• _Document section_
^^^^

First, my keyboard (which I really like, and don’t plan to change) does not have any sort of expression control (mod wheel, sliders, etc). Do you have any recommendations for external controllers which will substitute a full replacement of my device?
Second, namely with EWQLs KS patches dynamics are controlled by CC11. Is there a way to use such a controller to define dynamics with a slider during part recording/entry, or will Dorico always default to interpreting my score markings?
Lastly, is there a way to instruct Dorico (somewhere in my expression map, perhaps) on how to properly execute timbrel chagns with dynamics? For example, naturally are you play louder the quality of your sound may vary slightly. I believe the EWQL (HOOPUS) patches do this in theory, but it doesn’t sound like Dorico is executing that.
I use Monogram CC and love it. It’s completely customisable, and colour-coded! Here is my current layout (still a work in progress); it has three sliders (set to CC11, C1, and C2 [which some of my other VSTs like to use]) which I control with my left hand during live recording, and buttons for play/record/etc. I’ve still to decide what to use my knobs for.

^^^^

• _What you need to do_
Write out the part of the text on controlling Dorico dynamics from "I use Monogram" to "my knobs for.".

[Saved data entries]
^^^^

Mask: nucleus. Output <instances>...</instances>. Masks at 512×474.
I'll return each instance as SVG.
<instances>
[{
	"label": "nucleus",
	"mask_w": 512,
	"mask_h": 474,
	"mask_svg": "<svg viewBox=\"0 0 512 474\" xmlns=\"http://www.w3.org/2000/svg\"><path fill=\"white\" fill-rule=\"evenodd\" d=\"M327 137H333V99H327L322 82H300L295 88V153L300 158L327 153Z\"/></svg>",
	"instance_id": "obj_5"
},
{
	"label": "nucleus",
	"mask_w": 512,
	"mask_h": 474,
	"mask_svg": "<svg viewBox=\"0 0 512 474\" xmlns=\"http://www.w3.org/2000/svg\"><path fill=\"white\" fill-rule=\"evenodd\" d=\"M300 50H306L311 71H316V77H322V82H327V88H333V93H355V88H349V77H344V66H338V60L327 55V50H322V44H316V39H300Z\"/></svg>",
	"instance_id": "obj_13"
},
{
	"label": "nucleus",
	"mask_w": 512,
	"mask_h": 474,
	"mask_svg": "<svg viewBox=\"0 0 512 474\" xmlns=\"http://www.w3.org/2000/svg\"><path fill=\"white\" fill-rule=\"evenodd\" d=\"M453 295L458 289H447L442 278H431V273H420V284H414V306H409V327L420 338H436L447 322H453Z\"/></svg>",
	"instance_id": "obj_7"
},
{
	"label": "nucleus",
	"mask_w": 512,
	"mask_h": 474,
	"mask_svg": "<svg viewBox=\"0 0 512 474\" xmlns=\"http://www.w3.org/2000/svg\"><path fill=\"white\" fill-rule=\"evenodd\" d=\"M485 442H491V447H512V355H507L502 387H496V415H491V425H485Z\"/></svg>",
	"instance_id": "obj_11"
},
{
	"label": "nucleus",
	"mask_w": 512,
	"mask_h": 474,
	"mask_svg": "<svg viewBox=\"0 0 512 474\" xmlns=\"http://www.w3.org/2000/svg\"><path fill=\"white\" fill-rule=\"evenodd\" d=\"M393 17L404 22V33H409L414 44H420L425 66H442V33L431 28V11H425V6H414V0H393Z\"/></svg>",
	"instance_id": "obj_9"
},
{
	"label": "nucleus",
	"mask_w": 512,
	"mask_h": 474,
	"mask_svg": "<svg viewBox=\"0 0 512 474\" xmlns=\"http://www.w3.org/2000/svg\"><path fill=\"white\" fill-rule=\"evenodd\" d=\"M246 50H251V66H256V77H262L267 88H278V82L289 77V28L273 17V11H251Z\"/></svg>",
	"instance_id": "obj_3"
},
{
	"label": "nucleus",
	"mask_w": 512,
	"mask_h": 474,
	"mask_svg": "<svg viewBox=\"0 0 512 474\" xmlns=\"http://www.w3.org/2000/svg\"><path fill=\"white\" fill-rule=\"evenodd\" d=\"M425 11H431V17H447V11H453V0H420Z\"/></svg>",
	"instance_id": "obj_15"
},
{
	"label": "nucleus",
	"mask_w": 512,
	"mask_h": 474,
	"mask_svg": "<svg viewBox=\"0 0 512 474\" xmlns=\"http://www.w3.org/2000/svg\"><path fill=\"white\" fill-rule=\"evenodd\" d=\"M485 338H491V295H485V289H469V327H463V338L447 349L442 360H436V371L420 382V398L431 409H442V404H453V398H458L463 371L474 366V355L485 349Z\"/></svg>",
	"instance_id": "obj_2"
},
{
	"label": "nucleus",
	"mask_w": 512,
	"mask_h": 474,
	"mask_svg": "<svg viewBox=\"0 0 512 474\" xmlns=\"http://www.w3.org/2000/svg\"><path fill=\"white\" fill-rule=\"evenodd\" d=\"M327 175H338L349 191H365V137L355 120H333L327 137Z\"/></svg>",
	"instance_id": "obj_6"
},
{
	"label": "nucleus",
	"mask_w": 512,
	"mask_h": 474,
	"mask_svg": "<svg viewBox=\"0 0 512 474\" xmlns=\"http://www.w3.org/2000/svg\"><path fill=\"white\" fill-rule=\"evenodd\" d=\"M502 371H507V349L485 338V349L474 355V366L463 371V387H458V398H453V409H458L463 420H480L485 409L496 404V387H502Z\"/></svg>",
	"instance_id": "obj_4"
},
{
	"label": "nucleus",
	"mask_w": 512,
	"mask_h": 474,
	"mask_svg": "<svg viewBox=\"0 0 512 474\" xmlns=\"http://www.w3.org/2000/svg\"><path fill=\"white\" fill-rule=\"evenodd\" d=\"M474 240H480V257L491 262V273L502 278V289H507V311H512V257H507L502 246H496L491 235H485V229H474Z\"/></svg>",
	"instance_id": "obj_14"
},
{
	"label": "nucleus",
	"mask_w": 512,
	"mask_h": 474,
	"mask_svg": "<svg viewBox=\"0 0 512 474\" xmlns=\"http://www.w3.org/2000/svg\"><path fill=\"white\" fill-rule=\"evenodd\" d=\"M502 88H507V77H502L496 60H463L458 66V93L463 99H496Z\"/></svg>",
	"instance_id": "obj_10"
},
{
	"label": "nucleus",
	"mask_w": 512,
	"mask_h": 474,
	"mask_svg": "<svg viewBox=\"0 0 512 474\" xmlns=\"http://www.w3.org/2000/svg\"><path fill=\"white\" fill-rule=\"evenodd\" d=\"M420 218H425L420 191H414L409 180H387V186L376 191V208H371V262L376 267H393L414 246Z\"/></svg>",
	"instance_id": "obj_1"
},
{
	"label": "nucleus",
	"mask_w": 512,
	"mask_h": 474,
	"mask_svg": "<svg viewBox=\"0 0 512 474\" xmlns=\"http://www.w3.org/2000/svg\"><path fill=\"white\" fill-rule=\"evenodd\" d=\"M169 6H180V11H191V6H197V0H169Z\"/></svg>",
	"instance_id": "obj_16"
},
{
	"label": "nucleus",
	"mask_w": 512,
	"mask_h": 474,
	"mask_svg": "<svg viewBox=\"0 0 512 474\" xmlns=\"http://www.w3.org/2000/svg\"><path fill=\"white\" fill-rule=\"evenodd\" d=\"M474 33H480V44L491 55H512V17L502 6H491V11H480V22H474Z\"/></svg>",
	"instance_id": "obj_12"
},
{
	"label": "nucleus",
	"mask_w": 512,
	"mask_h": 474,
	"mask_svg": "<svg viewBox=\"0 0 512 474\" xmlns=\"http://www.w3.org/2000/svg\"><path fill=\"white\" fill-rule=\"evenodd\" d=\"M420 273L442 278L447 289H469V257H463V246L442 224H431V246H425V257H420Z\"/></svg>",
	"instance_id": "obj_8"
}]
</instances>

^^^^

• _Output of the exercise_
I use Monogram CC and love it. It’s completely customisable, and colour-coded! Here is my current layout (still a work in progress); it has three sliders (set to CC11, C1, and C2 [which some of my other VSTs like to use]) which I control with my left hand during live recording, and buttons for play/record/etc. I’ve still to decide what to use my knobs for.